STRATEGINEWS.id, Jakarta – Belakangan ini semakin merebak konten negatif di dunia digital seperti hoax, konten provokasi yang dapat mengundang ujaran kebencian juga bullying. Bila tidak segera disikapi, hal ini bisa merusak eksistensi kehidupan bermasyarakat, berbangsa dan bernegara.
Maraknya konten-konten negatif, saling menghujat, dan menyampaikan kritik secara kebablasan dan menimbulkan kegaduhan, karena para pengguna digital ini belum mampu memahami batasan kebebasan berekspresi. Sehingga menembus batas perlindungan siber ujaran kebencian pencemaran nama baik atau provokasi yang mengarah pada segresi sosial atau perpecahan polarisasi di ruang digital

Menurut praktisi hukum yang juga dosen di perguruan tinggi di Jakarta, Dr. Suriyanto Pd, SH,MH, M.Kn, kebebasan berekspresi di ruang siber sering kali tidak seimbang dengan etika dan kesadaran moral. Tanpa kesadaran akan tanggung jawab, kebebasan ini dapat memicu gesekan seperti penyebaran hoaks, ujaran kebencian, atau konflik antar pengguna.

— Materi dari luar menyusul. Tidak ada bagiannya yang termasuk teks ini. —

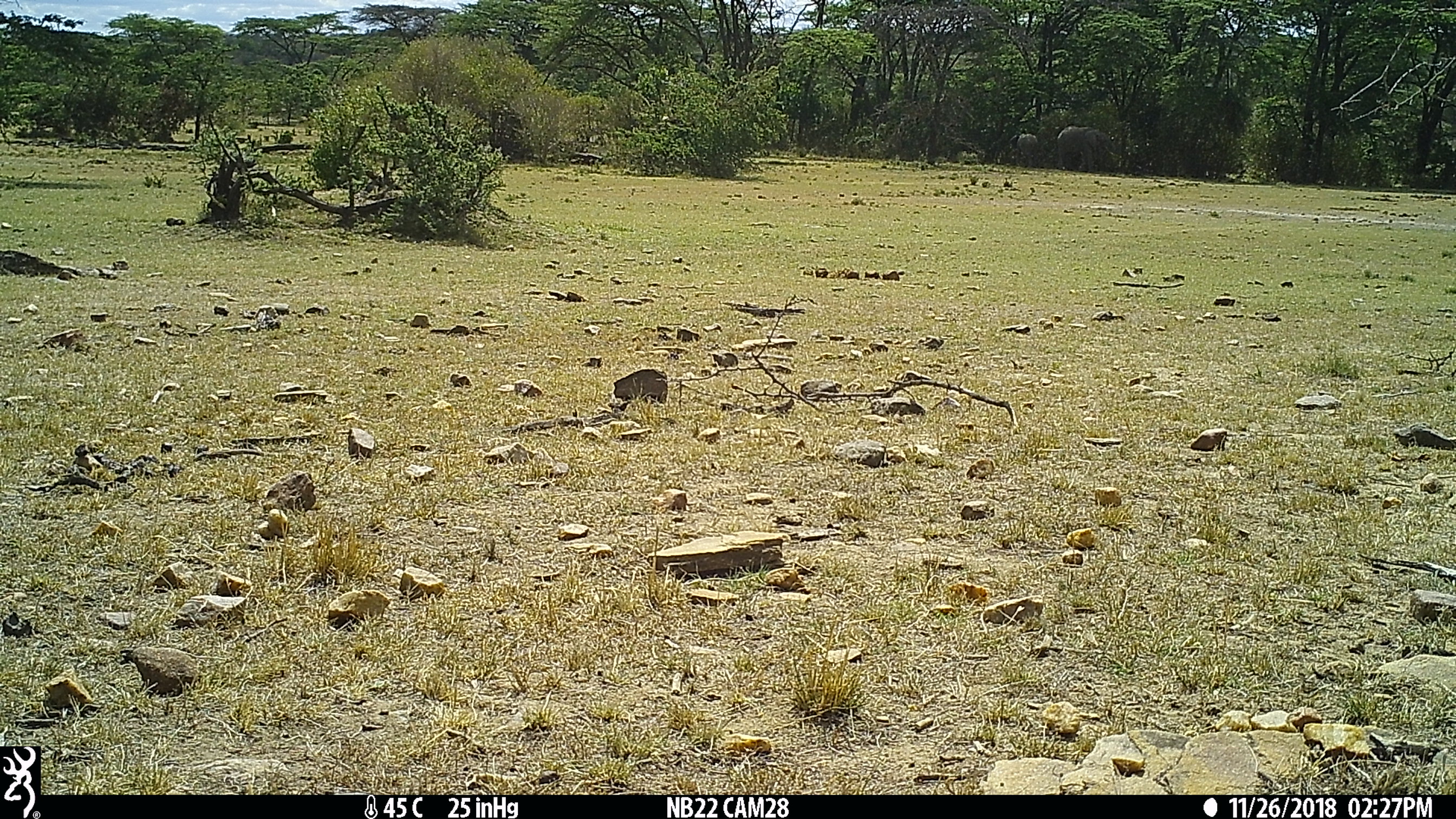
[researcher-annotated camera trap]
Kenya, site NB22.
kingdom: Animalia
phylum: Chordata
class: Mammalia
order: Proboscidea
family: Elephantidae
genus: Loxodonta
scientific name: Loxodonta africana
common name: elephant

“ Ini yang harus menjadi perhatian kita semua. Berekspresi di ruang siber, harus diimbangi dengan etika dan kesadaran moral. Kebebasan jangan kemudian ditafsirkan sebebas bebasnya tanpa aturan, hal ini akan bersinggungan dengan hukum. Solusinya melibatkan edukasi digital, penguatan literasi media, dan penegakan aturan yang mendukung etika tanpa membatasi kebebasan,” kata Suriyanto, melalui keterangan di Jakarta, Senin[5/5/2025]
Alasan lainnya, kata Suriyanto, konten negatif itu masih berseliweran di ruang siber, karena belum mampu membedakan keterbukaan informasi publik dengan pelanggaran privasi di ruang digital.
Merujuk pada UU nomor 14 tahun 2008 tentang keterbukaan Informasi Publik yang wajib memberikan informasi publik adalah lembaga publik. Itupun sebatas informasi yang sifatnya penting untuk publik.
Kita berhak memperoleh perlindungan privasi di ruang dicipta apapun profesi yang kita pilih. Seringkali kita melakukan pelanggaran hak privasi dengan mengunggah foto atau video tanpa adanya persetujuan dua belah pihak. Hanya karena seseorang menjadi figur publik tidak berarti ia tidak memiliki privasi dengan alasan risiko profesi.
“Jadi kita tidak berhak untuk mengulik-ulik kehidupan pribadi dari para publik figur ataupun pejabat publik karena itu menjadi hak dia untuk menutupi mana privasi yang ingin mereka jaga,” jelasnya.
Selain pelanggaran privasi, ruang siber juga sering dimanfaatkan untuk kejahatan lainnya seperti penipuan, judi online, juga kejahatan perdagangan manusia.
Untuk itu, Suriyanto juga mengusulkan perlunya perubahan UU ITE.
Untuk perubahan UU ITE Indonsia perlu UU tersebut dijadikan UU yang lexspesialis atau berdiri sendiri agar lebih mudah pihak penegak Hukum dalam menentukan pasal – pasal pada tindak kejahatan siber yang semakin banyak jumlahnya dari tahun ke tahun dan di dukung oleh UU lain yang terkait pada kejahatan yang dilakukan di siber space.
Dalam perubahan uu ITE tersebut juga perlu ditambahakan pasal untuk penindakan kejahatan yang menggunakan system AI yang mana saat ini telah banyak digunakan oleh semua kalangan, hal ini tentunya akan menimbulakn kejahatan baru di ruang Siber Space maka perlu untuk dibuat aturan Hukum nya pada UU ITE.
Dalam perubahan UU ITE yang akan dilakukan oleh Pemerintah dan Legislatif sangat perlu untuk menentukan tindak kejahatan ini apakah masuk pada delik aduan atau delik Um um tertama pada kejahatan penyebaran konten pornografi dan perjudian online.